Rezension

Gut zu lesen trotz bedrückender Thematik!

Drei Tage und ein Leben
von Pierre Lemaitre

Bewertet mit 5 Sternen

Pierre Lematire schreibt gut, beklemmend, aber unaufgeregt, kein bisschen gruselig. Man kann dieses Buch unbesorgt zur Hand nehmen.

Pierre Lemaitre ist ein in Frankreich sehr bekannter Autor, der 2013 mit „Au revoir là-haut“ gleich „Auf Wiedersehen da oben“ mit dem Prix Concourt ausgezeichnet wurde. Seine Figuren sind fein gezeichnete psychologische Porträts. So auch in „Drei Tage und ein Leben“, das das Leben von Antoine nachzeichnet, einem 12jährigen Jungen, der im Affekt einen sechsjährigen Nachbarsjungen, den kleinen Rémi, erschlägt. Das darf man verraten, denn das ist die Geschichte.

Wer nun jedoch eine aufregende Jagd auf den Täter oder eine irgendwie rasant geartete Geschichte erwartet, der hat Pech gehabt. Der ganze Roman ist wie in Zeitlupe geschrieben. Langsam. Detailgetreu. Melancholisch. Aber nicht düster, man kann ihn leicht lesen. Eine tiefgründige Motivationssuche findet nicht statt und dennoch entwickelt sich dem Leser ein aufschlussreiches Psychogramm des jungen Antoine. Es entsteht natürlich auch das Bild des französischen Örtchens Beauval, samt seiner mehr oder weniger typischen Bewohner.

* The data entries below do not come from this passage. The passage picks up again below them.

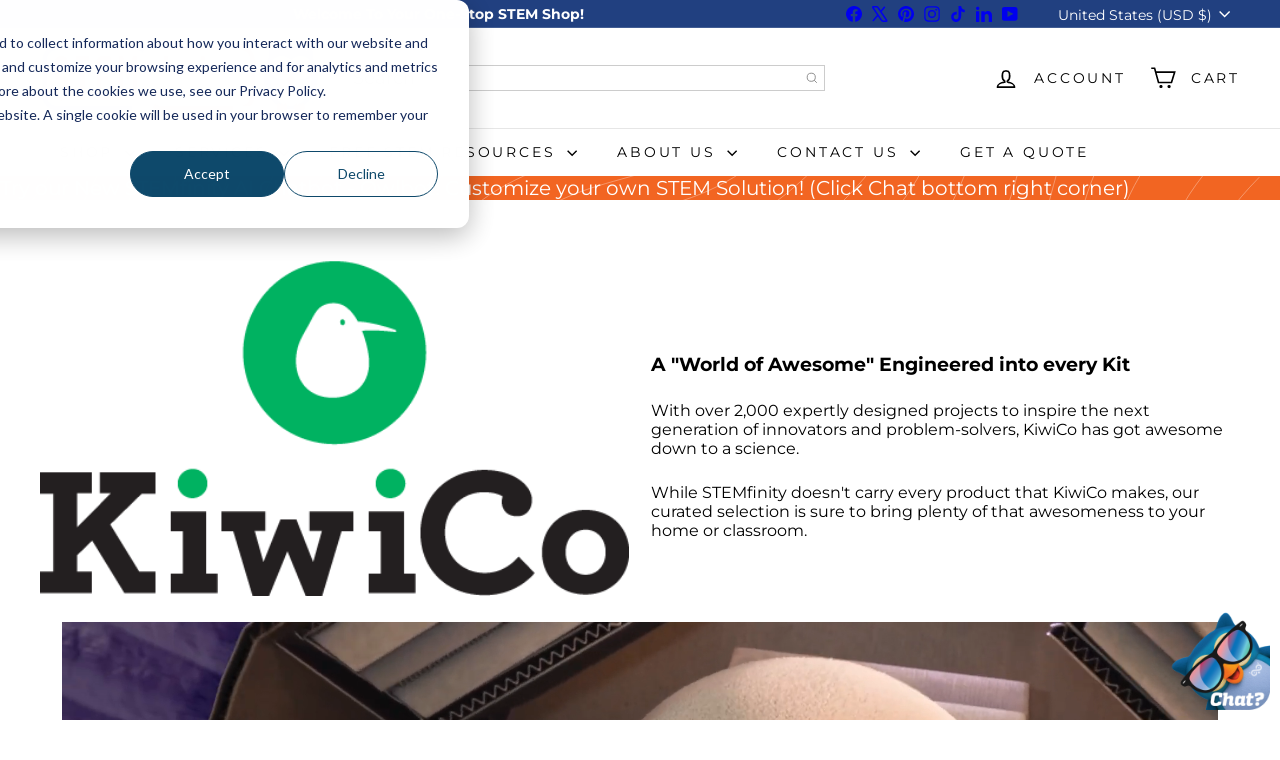

--- FILE ---
content_type: text/html; charset=utf-8
request_url: https://stemfinity.com/?section_id=cart-ajax
body_size: -335
content:
<div id="shopify-section-cart-ajax" class="shopify-section">
<div
  class="cart__items"
  data-count="0"
>
  
</div>

<div class="cart__discounts text-right hide">
  <div>
    
  </div>
</div>




<span
class="cart__subtotal element-price element-text element-text--body-md"

  
>
  
    <span class=money>$0.00</span>
  
</span>














<span class="cart-link__bubble">
  <span class="cart-link__bubble-num">0</span>
</span>

<div class="cart__header">
  <h2 class="cart__title-text">
    

Cart


    <span>(0)</span>
  </h2>
</div>

</div>

--- FILE ---
content_type: text/javascript
request_url: https://stemfinity.com/cdn/shop/t/80/assets/list.filter-grid.price-range-text.js?v=49452109150009672021762360694
body_size: -209
content:
class PriceRange extends HTMLElement{connectedCallback(){this.abortController=new AbortController,this.querySelectorAll("input").forEach(element=>{element.addEventListener("change",this.onRangeChange.bind(this),{signal:this.abortController.signal}),element.addEventListener("keydown",this.onKeyDown.bind(this),{signal:this.abortController.signal})}),this.setMinAndMaxValues()}disconnectedCallback(){this.abortController.abort()}onRangeChange(event){this.adjustToValidValues(event.currentTarget),this.setMinAndMaxValues()}onKeyDown(event){if(event.metaKey)return;const pattern=/[0-9]|\.|,|'| |Tab|Backspace|Enter|ArrowUp|ArrowDown|ArrowLeft|ArrowRight|Delete|Escape/;event.key.match(pattern)||event.preventDefault()}setMinAndMaxValues(){const inputs=this.querySelectorAll("input"),minInput=inputs[0],maxInput=inputs[1];maxInput.value&&minInput.setAttribute("data-max",maxInput.value),minInput.value&&maxInput.setAttribute("data-min",minInput.value),minInput.value===""&&maxInput.setAttribute("data-min",0),maxInput.value===""&&minInput.setAttribute("data-max",maxInput.getAttribute("data-max"))}adjustToValidValues(input){const value=Number(input.value),min=Number(input.getAttribute("data-min")),max=Number(input.getAttribute("data-max"));value<min&&(input.value=min),value>max&&(input.value=max)}}customElements.define("price-range-text",PriceRange);
//# sourceMappingURL=/cdn/shop/t/80/assets/list.filter-grid.price-range-text.js.map?v=49452109150009672021762360694


--- FILE ---
content_type: text/javascript
request_url: https://stemfinity.com/cdn/shop/t/80/assets/element.marquee.js?v=146838365732890290641762360664
body_size: 186
content:
import{debounce}from"util.misc";class ElementMarquee extends HTMLElement{constructor(){super(),this.resizeObserver=null,this.hasResizedOnce=!1,this.lastWidth=0,this.elements={}}connectedCallback(){this.elements.content=this.querySelector(".element-marquee__content"),this.elements.wrapper=this.querySelector(".element-marquee__wrapper"),!(!this.elements.content||!this.elements.content.firstElementChild?.children?.length)&&(this.setupContent(),this.setSpeed(),this.setupHover(),this.setupResizeObserver(),this.setAttribute("data-loaded",""))}disconnectedCallback(){this.cleanupResizeObserver()}setupContent(){const copies=this.calculateNumberOfCopies();[...this.elements.content.children].slice(1).forEach(container=>container.remove());const originalContainer=this.elements.content.firstElementChild;for(let i=1;i<copies;i++){const clone=originalContainer.cloneNode(!0);this.elements.content.appendChild(clone)}this.duplicateContent()}calculateNumberOfCopies(){const containerWidth=this.offsetWidth,itemsContainer=this.elements.content.firstElementChild,itemWidth=itemsContainer instanceof HTMLElement?itemsContainer.offsetWidth:1;return itemWidth===0?1:Math.ceil(containerWidth/itemWidth)+1}duplicateContent(){if(!this.elements.wrapper||!this.elements.content)return;const existingClone=this.elements.wrapper.querySelector('.element-marquee__content[aria-hidden="true"]');existingClone&&existingClone.remove();const clone=this.elements.content.cloneNode(!0);clone.setAttribute("aria-hidden","true"),this.elements.wrapper.appendChild(clone)}setSpeed(){const pixelsPerSecond=50*((parseInt(this.getAttribute("data-speed"))||5)/5),duration=this.offsetWidth/pixelsPerSecond;this.style.setProperty("--marquee-speed",`${duration}s`)}setupHover(){const smoothTransition=targetRate=>{const animation=this.elements.wrapper?.getAnimations()[0];if(!animation)return;const start=animation.playbackRate,duration=300,startTime=performance.now(),animate=time=>{const progress=Math.min((time-startTime)/duration,1),rate=start+(targetRate-start)*progress;animation.updatePlaybackRate(rate),progress<1&&requestAnimationFrame(animate)};requestAnimationFrame(animate)};this.addEventListener("pointerenter",()=>smoothTransition(0)),this.addEventListener("pointerleave",()=>smoothTransition(1))}setupResizeObserver(){this.lastWidth=this.offsetWidth,this.resizeObserver=new ResizeObserver(debounce(250,()=>this.handleResize())),this.resizeObserver.observe(this)}cleanupResizeObserver(){this.resizeObserver&&(this.resizeObserver.disconnect(),this.resizeObserver=null)}handleResize(){if(!this.hasResizedOnce){this.hasResizedOnce=!0;return}const currentWidth=this.offsetWidth;Math.abs(currentWidth-this.lastWidth)/this.lastWidth>.2&&(this.setupContent(),this.setSpeed(),this.lastWidth=currentWidth)}}customElements.define("element-marquee",ElementMarquee);
//# sourceMappingURL=/cdn/shop/t/80/assets/element.marquee.js.map?v=146838365732890290641762360664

Wem soll man sich als Autor mehr widmen, dem jugendlichen Straftäter und seiner Familie oder der Opferfamilie? Lemaitre wagt das Unerhörte, er fühlt sich in Antoine ein. Und dabei kommt Antoine nicht richtig gut weg. Aber auch nicht schlecht, er ist einfach das, was ein junger Mann ist: einer von uns, einer, der kein Held ist. Entweder lebt er mit der Schuld oder er stellt sich seiner Verantwortung. Er hat die Wahl und er muss die Konsequenzen tragen. Die tragische Kurzschlussreaktion Antoines hat nämlich weitreichende Folgen. Eine Entscheidung führt zur nächsten. So entsteht ein Leben, das Antoine nicht gewollt hat. Er ist es nicht allein, der Fehler macht. Seine Mutter und sein Arzt treffen ebenso weitreichende Fehleinschätzungen der Situation und was was daraus folgernd getan werden müsste. Alle meinen es  so gut .... !

Der Autor stellt Antoine Courtins Leben in drei Zeitabschnitten vor. Diese Abschnitte tun dem Roman gut, denn gerade, wenn man anfängt, ein wenig die Geduld mit dem jungen Antoine zu verlieren, verlässt man ihn und findet ihn in einer anderen Lebensphase wieder. Das ist am interessantesten!

Lemaitre führt uns vor Augen, wie Menschen wirklich sind und handeln. Man kann die Frage nach der Glaubwürdigkeit der Figur stellen. Sind da nicht Brüche, unlogische Beobachtungen und Einschätzungen? Ja. Aber so sind Menschen, genau so, sie sind nicht die rational gesteuerten Lebewesen wie es u.a. der Humanismus uns verkaufen will.

Sprachlich gibt es manchmal Sätze, die ein wenig seltsam sind, daran merkt man, dass es bei der Übersetzung hin und wieder hapert. Das rechne man nicht dem Autor zu. Deshalb gibt es keinen Punktabzug. Selbstredend ist der Roman vollständig phrasenfrei. Die Übersetzung ist jedoch nicht schlecht, sogar sehr gut, aber hin und wieder, meine ich, bei einer komplizierten Passage den Zeitdruck zu fühlen, der dann doch dazu führt, es bei einer nicht ganz geglückten Formulierung zu belassen.

Fazit: Psychogramm eines Unglücks und eines Menschenlebens, mit hohem Glaubwürdigkeitsfaktor gezeichnet, das mir sehr gut gefallen hat und das trotz der bedrückenen Thematik gut zu lesen ist.